A sociedade de consumo e o descarte de resíduos
Um grave problema ambiental decorrente dos hábitos da sociedade contemporânea é o consumismo desenfreado e a geração de resíduos decorrente dele. A pesquisadora da Universidade Federal do Rio de Janeiro, Flávia Passos Soares, apresentou uma discussão riquíssima em sua tese de doutorado que versa sobre a descartabilidade do humano e a dinâmica do consumismo na globalização. Segundo a autora, a descartabilidade surge na sociedade através da relação histórica que se estabeleceu entre prazer e consumo privado, e ainda, por meio da expansão ilimitada da produção de bens em relações de mercado. Dessa forma, o consumo conseguiu se estender a todos os registros da história, comunicação e cultura e adquiriu um status de prioridade perante os demais valores, pois são aceitos quaisquer meios para acessar o estilo de vida invejado socialmente, que depende do consumo constante de inúmeros produtos e serviços cada vez mais atraentes.
A sociedade de consumo é construída desde a base, por meio de investimentos nas gerações por vir. O filósofo e pesquisador Noam Chomsky aponta “o poder da indústria de propaganda, ao destacar que nos EUA, um em cada seis dólares é gasto em marketing, e que o bombardeio diário de publicidade e propaganda pela televisão atua no homem moderno desde a infância. Com isso, as crianças são educadas nos ideais da cultura de consumo, e irão se transformar em indivíduos passivos, isolados e com pouca oportunidade de escolha”.

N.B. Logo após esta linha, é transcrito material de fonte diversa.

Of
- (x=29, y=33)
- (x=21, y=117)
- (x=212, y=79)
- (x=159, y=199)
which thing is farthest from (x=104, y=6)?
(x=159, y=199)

Com a função de induzir ainda mais ao consumo, o mercado passa então a elaborar produtos adequados a essa população consumista. Segundo Flávia Soares, “o ritmo acelerado de descarte ditado pelo mercado imprime uma obsolescência programada aos artigos à venda. A não durabilidade pela falta de qualidade dos materiais garante o retorno dos consumidores em busca de outros produtos, novos, que certamente serão mais modernos em algum detalhe. Em geral, não se busca consertar nada. É mais fácil jogar fora e comprar novo. Além dessa descartabilidade a curto prazo, existe também aquela imediata, derivada de produtos fabricados para serem usados uma única vez, como copos de plástico, garrafas ‘PET’ etc., que geram um grave problema ambiental“.
Essa mentalidade de consumo sem preocupações com os descartáveis é impregnada na sociedade de consumo, que perde completamente as rédeas quanto aos limites de descartabilidade. Naturalmente, é muito mais simples consumir o produto desejado e descartar as sobras ao final. O grande impasse existente é como compatibilizar a geração desses resíduos com a capacidade de armazenamento e de suporte do ambiente.
Em uma sociedade que sempre disponibiliza um novo produto como a melhor alternativa face à substituição ou reparação de um produto existente, viabilizando, portanto, o descarte, a lógica de reaproveitamento dos resíduos passa a ser uma prática adotada apenas em épocas de crise econômica ou em momentos especiais. A alternativa de usufruir deste recurso como fonte de renda sobra, então, para a classe mais excluída e sem alternativas de sobrevivência. Desta forma, passa a existir uma classe de trabalhadores que tem como matéria-prima a parcela reciclável dos resíduos sólidos urbanos, mesmo estes estando dispostos em lixões.
Vários problemas estão relacionados com a geração de resíduos sólidos urbanos, e o aumento desenfreado da produção destes resíduos tende a uma situação insustentável no que diz respeito à sua gestão. O aumento da população observado nas últimas décadas remete à ampliação direta da geração de resíduos, justamente devido às necessidades de cada pessoa. Essa situação se torna ainda mais complexa na sociedade da descartabilidade, que não assume responsabilidades sobre a geração e destinação dos restos.
Ainda há muito que se discutir sobre esta questão, principalmente no que se refere às mudanças de hábito da sociedade frente ao equilíbrio ambiental do planeta.